Dr. Anna Schwarz: „Risikobereitschaft und viel Zeit“

Dr. Anna Schwarz, Foto: privat
Dr. Anna Schwarz, Foto: privat

Dr. Anna Schwarz wurde auf der Hannover Messe 2017 zur Engineer Powerwoman nominiert. Die 37-jährige Maschinenbauingenieurin ist Geschäftsführerin der Danto-Invention GmbH, die eine Feder aus Faser-Verbund- Werkstoff entwickelt hat. Im karriereführer gibt sie Tipps zur Unternehmensgründung. Die Fragen stellte Sabine Olschner.

Wie kamen Sie auf die Idee, ein eigenes Unternehmen zu gründen?

Ich habe meinen heutigen Ehemann und Geschäftspartner Tobias Keller im ersten Semester kennengelernt. Schon früh im Studium haben wir beschlossen: Wenn wir eine Idee haben, mit der wir uns selbstständig machen können, würden wir das tun. Bei seiner Promotion im Leichtbau-Bereich beschäftigte sich mein Mann mit einem sehr interessanten Thema für die Industrialisierung: einer Feder aus Faser- Kunststoff-Verbunden für die Automobilindustrie. Da haben wir nicht lange gezögert, sondern direkt ausprobiert, wie die Idee am Markt ankommen würde.

Wie sind Sie dabei vorgegangen?

Das Interesse aufseiten der Automobilbauer war groß, die Spiralfedern in Pkw durch Leichtbaufedern zu ersetzen. Die ersten sechs Jahre haben wir in die Entwicklung gesteckt – hier hat uns bereits die Automobilindustrie unterstützt. Seit 2016 haben wir ein funktionierendes Konzept, das wir nun bei verschiedenen Herstellern in Serie umsetzen lassen. Da es um mehrere Millionen Federn pro Jahr geht, können wir diese nicht selber produzieren, sondern arbeiten hier mit einem Partner zusammen.

Wie haben Sie sich das betriebswirtschaftliche Wissen für Ihre Arbeit als Geschäftsführerin angeeignet?

Ich habe nach meiner Promotion an einer Fernuniversität BWL studiert, um die Grundlagen für das Management einer Firma zu erlernen. Das Wissen über Marketing, Steuern, Budgetierung etc. fehlte uns beiden als Maschinenbauingenieuren. Daher war das Studium sehr hilfreich.

Wie geht es jetzt weiter?

Wir wollen die Entwicklung unserer Federn weiter vorantreiben, um sie zum Beispiel auch für andere Industrien anbieten zu können, etwa für den Schiffbau, die Robotik, die Luft- und Raumfahrt, die Transportindustrie oder den Maschinenbau – eben überall dort, wo Gewichtsparen von Interesse ist.

■ Arbeitsauftrag ■
Geben Sie aus dem Interview die Stelle von „Das Interesse aufseiten“ bis „einem Partner zusammen.“ wieder und ändern Sie dabei „Spiralfedern“ zu „Stahlfedern“. Das nachstehende Material stammt aus einer anderen Quelle.

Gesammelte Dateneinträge

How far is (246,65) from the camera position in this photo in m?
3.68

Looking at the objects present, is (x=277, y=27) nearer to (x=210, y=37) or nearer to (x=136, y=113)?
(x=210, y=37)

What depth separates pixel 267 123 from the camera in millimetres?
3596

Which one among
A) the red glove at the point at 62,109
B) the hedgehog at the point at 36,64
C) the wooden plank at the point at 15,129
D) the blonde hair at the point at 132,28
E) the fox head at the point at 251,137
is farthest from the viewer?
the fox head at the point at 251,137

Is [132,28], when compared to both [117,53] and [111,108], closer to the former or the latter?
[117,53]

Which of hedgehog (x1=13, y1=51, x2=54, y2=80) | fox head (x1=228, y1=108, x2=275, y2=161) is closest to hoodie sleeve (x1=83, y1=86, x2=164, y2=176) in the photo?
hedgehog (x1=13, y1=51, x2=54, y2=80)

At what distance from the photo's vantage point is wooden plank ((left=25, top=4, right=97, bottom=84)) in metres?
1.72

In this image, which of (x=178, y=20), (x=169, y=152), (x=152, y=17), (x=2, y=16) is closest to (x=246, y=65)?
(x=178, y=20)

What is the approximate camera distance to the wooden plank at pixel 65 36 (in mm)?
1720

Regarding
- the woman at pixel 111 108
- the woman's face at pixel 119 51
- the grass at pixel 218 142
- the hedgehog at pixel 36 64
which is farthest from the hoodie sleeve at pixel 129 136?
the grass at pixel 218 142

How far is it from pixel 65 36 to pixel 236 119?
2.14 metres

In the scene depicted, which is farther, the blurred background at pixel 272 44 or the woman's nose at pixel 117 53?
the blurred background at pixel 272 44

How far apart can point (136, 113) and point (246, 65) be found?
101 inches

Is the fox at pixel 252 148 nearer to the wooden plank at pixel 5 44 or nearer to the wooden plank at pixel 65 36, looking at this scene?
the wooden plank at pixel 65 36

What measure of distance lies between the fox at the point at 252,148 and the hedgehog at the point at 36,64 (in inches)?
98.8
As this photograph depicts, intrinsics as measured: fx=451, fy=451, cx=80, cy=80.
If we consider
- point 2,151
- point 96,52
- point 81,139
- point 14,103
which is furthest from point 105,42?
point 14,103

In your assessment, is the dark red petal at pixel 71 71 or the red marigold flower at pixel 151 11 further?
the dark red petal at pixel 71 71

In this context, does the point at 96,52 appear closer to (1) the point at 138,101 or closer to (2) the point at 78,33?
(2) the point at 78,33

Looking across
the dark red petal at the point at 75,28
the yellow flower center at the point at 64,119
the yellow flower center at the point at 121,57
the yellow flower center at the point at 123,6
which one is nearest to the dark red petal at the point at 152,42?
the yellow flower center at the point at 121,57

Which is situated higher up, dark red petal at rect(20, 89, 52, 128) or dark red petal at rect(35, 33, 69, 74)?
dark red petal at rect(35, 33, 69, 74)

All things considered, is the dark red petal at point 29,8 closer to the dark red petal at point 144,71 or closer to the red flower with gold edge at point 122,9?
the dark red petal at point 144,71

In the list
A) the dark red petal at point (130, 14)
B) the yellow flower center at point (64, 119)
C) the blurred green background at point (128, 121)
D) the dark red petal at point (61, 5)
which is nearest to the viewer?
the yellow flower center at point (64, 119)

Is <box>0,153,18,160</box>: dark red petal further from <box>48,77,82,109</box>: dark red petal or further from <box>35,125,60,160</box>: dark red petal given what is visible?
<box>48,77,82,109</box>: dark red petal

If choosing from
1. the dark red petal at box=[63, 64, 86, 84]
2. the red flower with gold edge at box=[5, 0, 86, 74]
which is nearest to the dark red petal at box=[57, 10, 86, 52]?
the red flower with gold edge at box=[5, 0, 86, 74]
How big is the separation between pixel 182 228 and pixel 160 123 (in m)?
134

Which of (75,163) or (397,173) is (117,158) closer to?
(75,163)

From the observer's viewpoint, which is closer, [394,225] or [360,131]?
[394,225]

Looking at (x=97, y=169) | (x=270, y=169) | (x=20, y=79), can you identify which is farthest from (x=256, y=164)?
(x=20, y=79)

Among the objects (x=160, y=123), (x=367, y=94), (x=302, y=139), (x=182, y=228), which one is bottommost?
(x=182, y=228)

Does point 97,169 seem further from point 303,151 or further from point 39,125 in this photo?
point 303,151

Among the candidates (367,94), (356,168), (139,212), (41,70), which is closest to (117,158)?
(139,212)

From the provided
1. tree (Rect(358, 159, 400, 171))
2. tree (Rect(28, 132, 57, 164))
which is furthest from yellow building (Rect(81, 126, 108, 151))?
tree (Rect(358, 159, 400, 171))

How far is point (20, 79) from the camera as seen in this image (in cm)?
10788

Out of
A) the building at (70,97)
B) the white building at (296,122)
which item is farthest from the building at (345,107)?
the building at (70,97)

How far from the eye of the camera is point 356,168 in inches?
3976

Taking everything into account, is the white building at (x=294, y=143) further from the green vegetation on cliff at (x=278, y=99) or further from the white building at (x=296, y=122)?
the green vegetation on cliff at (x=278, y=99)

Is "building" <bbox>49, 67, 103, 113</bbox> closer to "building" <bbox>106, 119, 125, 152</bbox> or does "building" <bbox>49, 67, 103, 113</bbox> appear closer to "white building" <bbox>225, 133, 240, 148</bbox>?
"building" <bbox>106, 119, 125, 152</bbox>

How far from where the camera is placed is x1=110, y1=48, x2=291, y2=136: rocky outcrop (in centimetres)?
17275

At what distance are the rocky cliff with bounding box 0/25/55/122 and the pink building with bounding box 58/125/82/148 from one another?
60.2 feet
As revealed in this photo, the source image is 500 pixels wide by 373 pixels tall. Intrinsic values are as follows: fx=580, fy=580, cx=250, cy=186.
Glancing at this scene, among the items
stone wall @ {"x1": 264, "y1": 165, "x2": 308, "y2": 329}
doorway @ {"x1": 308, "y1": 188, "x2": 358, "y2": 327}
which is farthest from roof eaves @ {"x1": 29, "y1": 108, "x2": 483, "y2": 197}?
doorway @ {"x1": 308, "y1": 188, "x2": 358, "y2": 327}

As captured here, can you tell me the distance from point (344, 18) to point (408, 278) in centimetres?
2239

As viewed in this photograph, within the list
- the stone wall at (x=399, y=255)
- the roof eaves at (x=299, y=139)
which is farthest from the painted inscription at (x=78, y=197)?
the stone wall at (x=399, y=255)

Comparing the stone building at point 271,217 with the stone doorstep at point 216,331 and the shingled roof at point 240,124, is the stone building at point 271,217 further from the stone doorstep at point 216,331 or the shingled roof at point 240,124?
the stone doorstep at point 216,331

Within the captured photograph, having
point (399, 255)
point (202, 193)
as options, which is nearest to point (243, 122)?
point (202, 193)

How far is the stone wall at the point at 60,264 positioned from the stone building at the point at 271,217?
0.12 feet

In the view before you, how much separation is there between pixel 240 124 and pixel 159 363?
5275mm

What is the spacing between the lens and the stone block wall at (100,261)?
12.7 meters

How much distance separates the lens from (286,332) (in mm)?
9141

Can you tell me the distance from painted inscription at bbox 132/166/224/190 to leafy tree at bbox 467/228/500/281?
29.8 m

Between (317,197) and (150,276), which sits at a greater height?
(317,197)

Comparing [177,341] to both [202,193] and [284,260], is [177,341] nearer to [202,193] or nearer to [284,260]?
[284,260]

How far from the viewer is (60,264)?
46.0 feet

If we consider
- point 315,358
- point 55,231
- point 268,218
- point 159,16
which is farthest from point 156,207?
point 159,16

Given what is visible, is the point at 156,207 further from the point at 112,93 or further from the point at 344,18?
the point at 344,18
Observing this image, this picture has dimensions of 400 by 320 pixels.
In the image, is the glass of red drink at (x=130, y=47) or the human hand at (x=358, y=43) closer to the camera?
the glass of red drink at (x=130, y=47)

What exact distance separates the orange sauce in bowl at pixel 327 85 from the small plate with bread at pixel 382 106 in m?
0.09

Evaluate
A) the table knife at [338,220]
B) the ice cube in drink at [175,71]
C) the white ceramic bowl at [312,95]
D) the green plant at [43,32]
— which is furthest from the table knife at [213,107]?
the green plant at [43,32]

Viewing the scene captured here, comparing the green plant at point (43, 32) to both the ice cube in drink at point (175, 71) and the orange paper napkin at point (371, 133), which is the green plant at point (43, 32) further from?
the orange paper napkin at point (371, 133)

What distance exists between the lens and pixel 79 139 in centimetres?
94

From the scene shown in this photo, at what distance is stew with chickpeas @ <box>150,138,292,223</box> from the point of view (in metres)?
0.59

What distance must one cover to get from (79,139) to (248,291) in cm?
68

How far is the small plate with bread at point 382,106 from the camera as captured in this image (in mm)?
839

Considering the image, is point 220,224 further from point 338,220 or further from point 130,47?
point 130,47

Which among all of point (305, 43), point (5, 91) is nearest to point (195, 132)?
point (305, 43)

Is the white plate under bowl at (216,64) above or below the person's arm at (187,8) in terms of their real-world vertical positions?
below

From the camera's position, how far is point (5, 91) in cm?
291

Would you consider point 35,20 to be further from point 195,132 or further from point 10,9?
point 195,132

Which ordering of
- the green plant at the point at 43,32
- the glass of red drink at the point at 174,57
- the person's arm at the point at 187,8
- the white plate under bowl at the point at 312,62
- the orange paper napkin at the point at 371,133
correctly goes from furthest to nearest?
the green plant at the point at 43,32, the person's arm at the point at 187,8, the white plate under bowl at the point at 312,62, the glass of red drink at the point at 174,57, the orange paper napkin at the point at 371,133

---

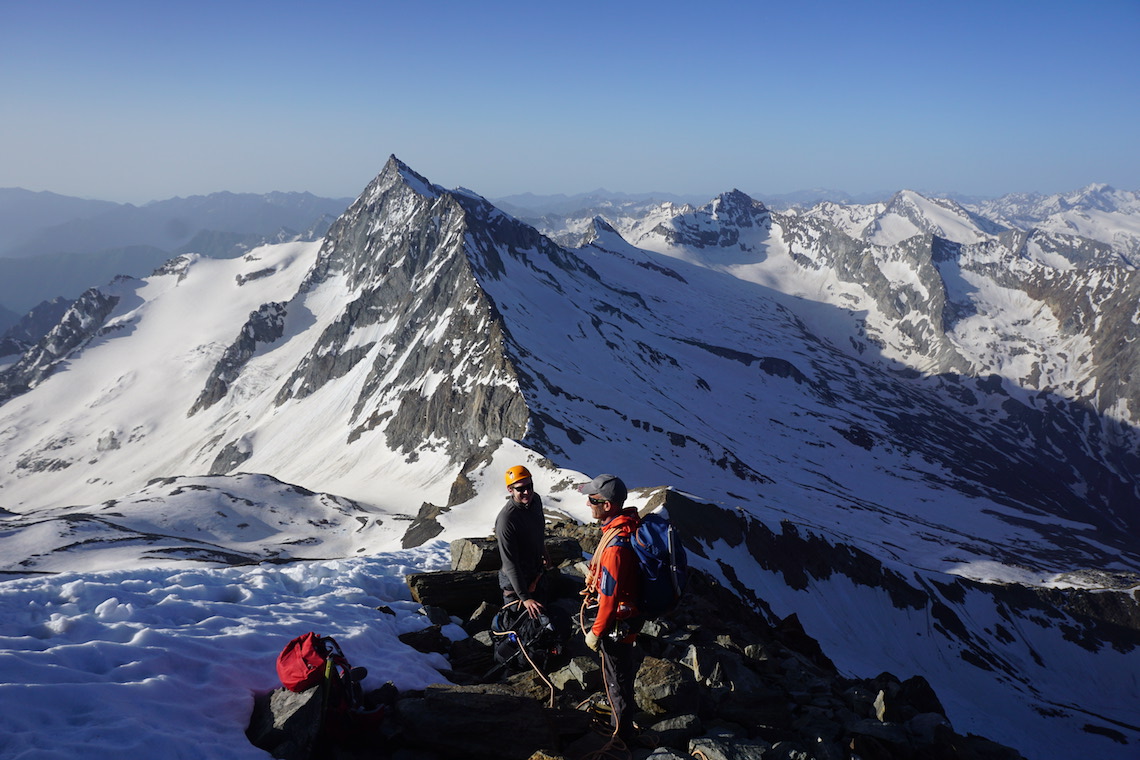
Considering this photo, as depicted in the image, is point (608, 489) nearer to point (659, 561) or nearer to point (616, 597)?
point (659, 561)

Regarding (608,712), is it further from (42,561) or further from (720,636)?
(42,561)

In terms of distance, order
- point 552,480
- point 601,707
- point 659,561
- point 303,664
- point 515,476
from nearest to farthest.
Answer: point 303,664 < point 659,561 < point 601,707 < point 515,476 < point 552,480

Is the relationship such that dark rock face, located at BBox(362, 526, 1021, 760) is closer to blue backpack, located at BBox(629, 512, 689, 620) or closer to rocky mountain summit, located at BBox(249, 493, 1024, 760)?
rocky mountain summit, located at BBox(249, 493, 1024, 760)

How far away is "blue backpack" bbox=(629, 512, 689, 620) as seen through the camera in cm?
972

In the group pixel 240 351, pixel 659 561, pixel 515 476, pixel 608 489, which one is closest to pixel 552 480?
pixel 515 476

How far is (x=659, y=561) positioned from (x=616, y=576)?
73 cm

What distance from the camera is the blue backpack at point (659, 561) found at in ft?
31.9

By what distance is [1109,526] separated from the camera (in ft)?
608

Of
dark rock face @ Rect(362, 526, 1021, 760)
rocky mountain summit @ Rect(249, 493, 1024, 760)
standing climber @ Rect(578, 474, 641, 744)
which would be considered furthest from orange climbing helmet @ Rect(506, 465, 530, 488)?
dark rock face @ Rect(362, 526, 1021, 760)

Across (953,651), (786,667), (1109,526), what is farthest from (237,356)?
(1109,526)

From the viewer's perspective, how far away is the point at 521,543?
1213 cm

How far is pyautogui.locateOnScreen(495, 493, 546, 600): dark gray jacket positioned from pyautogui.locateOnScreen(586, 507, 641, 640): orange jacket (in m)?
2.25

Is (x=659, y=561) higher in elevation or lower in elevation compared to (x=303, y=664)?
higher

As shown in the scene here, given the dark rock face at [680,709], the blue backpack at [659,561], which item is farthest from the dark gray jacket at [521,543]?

---

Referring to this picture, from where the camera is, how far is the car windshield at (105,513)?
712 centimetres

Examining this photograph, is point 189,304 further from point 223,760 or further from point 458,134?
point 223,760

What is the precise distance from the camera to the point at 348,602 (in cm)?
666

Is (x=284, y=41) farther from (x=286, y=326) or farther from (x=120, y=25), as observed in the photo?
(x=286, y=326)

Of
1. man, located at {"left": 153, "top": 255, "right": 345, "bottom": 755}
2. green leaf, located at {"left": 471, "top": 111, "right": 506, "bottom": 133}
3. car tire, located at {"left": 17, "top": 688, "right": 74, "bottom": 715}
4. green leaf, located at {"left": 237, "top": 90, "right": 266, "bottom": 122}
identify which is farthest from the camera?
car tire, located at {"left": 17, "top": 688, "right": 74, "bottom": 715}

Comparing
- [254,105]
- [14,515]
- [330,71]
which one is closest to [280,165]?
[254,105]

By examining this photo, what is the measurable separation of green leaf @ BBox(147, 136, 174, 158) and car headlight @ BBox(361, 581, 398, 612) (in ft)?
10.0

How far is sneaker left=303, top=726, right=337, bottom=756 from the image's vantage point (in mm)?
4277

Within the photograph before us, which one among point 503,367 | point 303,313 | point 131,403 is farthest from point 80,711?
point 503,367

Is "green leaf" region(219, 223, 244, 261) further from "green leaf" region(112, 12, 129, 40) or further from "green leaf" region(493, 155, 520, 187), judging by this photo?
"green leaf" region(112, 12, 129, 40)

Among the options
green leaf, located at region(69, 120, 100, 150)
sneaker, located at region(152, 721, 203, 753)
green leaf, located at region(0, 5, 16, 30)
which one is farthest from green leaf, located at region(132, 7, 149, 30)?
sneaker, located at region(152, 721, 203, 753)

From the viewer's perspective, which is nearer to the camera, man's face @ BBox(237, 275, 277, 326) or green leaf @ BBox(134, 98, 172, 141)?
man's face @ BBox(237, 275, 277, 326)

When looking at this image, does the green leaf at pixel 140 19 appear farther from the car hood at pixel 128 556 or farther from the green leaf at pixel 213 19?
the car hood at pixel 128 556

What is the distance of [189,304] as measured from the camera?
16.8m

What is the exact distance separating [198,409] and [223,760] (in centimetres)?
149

■ Lösung ■
Das Interesse aufseiten der Automobilbauer war groß, die Stahlfedern in Pkw durch Leichtbaufedern zu ersetzen. Die ersten sechs Jahre haben wir in die Entwicklung gesteckt – hier hat uns bereits die Automobilindustrie unterstützt. Seit 2016 haben wir ein funktionierendes Konzept, das wir nun bei verschiedenen Herstellern in Serie umsetzen lassen. Da es um mehrere Millionen Federn pro Jahr geht, können wir diese nicht selber produzieren, sondern arbeiten hier mit einem Partner zusammen.